Who is corporate governance more significant for larger companies than for small private ones?

The separation of ownership from management is much wider

2

What is the difference between governance and management?

Governance is controlled by the board of directors, while management is the everyday running on the company by management.

3

What is meant by separation of ownership from control?

This refers to the distance between the the owners of a company, and those who run it (directors).

4

What was the governance failing in the Maxwell case?

Maxwell raided pension pots to deficit of £400M through being allowed to dominate the group.

5

What was the governance failing in the Enron case?

Misleading accounting practices and improper auditing.

6

What was the governance failure in the Parmalat case?

Failure to identify fraud including forged documents, which no one reported.

7

Give 6 examples of bad corporate governance.

- board failing to perform its duties
- misleading financial reporting
- poor relations between the board and its shareholders
- ineffective risk management
- in appropriate remuneration
- unethical business practices

8

What are the two theoretical frameworks of governance?

Agency theory
Stakeholder theory

9

What are the 4 conflicts in agency theory?

Moral hazard
Level of effort
Earnings retention
Time horizon

10

What are the three types of agency cost?

Costs of monitoring
Bonding costs
Residual loss

11

How can agency costs be minimised?

Improving the monitoring of management
Incentivising in such a way to bring management interests in line with shareholder interests

12

What are the 4 approaches to corporate governance?

Shareholder value
Stakeholder
Enlightened shareholder
Stakeholder inclusive (King 4)

13

What are the limitations of corporate governance practice of institutional investors?

They are often unaccountable to their beneficiaries.

14

According. To King 4, why should governing bodies adopt a stakeholder-inclusive approach to governance?

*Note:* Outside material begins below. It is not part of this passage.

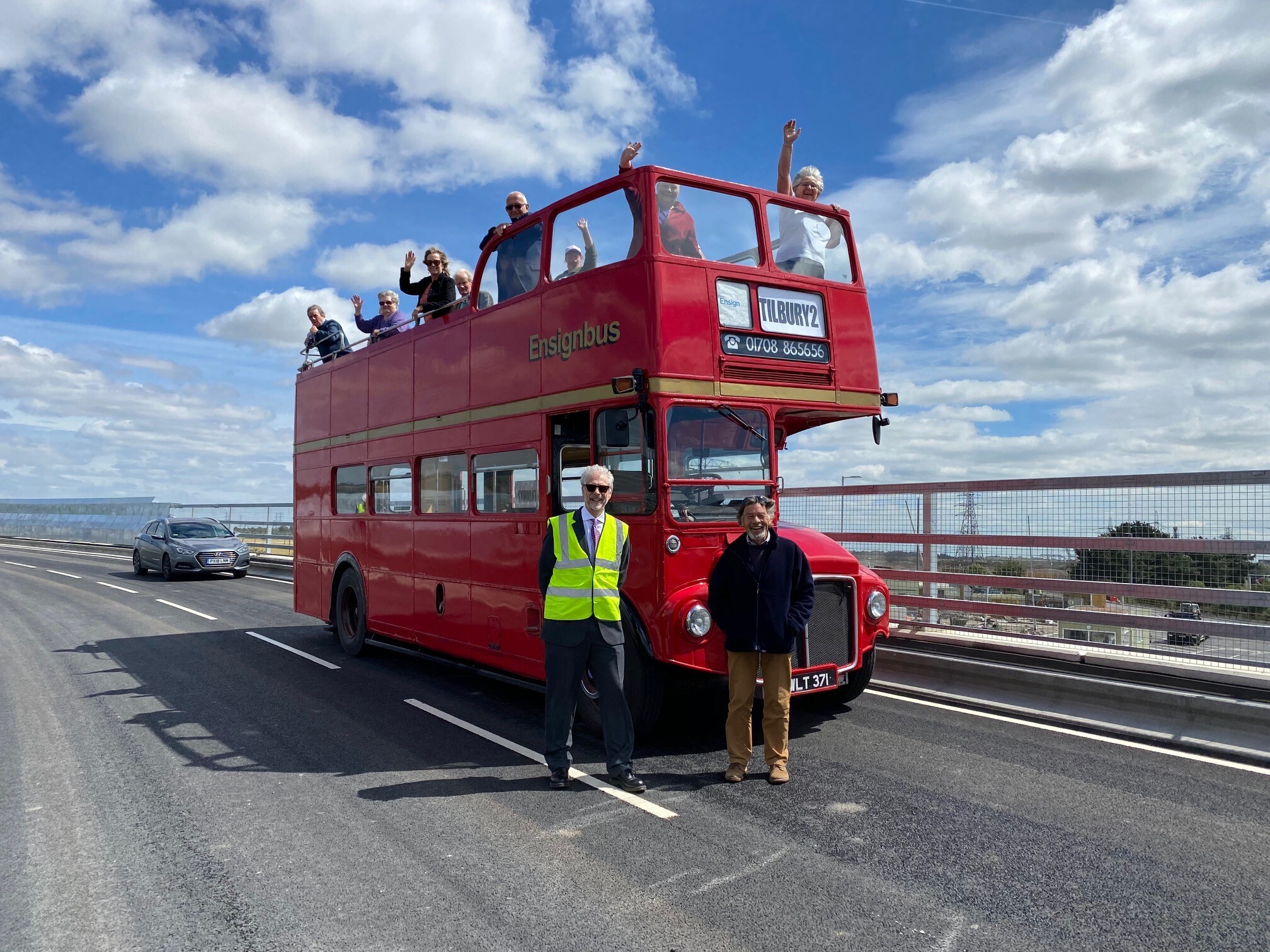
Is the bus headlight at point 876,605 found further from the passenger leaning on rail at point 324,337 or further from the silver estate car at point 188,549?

Because it gives parity to all sources of value creation.

15

What are the 4 principles of good governance?

Fairness
Accountability
Responsibility
Transparency

16

What is accountability?

The directors should be accountable to shareholders, and should allow challenge.

17

What is the difference between personal and corporate ethics?

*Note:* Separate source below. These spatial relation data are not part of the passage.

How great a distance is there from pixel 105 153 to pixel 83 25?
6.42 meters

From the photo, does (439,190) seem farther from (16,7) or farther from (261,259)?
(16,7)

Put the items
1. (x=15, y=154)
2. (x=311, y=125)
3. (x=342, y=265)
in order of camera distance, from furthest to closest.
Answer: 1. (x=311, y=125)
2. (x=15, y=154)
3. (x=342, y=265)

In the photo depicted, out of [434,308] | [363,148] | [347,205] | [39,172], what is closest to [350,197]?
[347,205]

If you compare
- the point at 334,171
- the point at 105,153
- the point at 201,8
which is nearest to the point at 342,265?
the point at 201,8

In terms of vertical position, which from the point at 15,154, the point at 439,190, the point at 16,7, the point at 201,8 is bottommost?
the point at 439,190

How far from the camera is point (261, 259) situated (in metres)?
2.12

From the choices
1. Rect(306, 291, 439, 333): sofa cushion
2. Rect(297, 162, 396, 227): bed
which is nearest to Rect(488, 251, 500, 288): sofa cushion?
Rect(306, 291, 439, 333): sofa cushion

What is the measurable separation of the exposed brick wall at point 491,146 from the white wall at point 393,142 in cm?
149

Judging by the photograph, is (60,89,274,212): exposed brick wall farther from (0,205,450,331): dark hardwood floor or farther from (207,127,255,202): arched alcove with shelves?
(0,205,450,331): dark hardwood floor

Personal ethics is the morality and view of what is right and wrong.

Corporate ethics is the standard of behaviour by businesses.

18

What are the key features of a corporate code of ethics?

Formal document
Adopted by the board of directors
Disclosed to employees and the public.
Made clear to employees and the public.
It is monitored
Breaches have consequences

19

What are 3 reasons for developing a code of ethics?

Compliance and customer service
Managing stakeholder relations
Creating a value based organisation

20

According to the CCAB, what are the elements of a code of corporate ethics?

Mission statement
High level values
Clear ethical principles
Internal policies
Implications for breaches

21

What are the 6 major issues in corporate governance?

Financial reporting and auditing
Remuneration of directors and executives
Company stakeholder relations
Risk taking and risk management
Effective communication with shareholders
Ethical conduct and CSPl

22

What is the “comply or explain” rule?

This rule set out in the UKCGC requires companies to comply with provisions, or explain why they have not.

23

What are the benefits of good governance?

- eliminates risk of false reporting
- prevents domination by self-seeking individuals
- more likely to achieve commercial success
- reputation
- encourages long-term investment

24

What are the arguments against good governance?

- box-ticking
- excessive bureaucracy
- cost and effort of compliance with codes
- companies having to comply are at a disadvantage to those that don’t. e.g. rivals in other countries.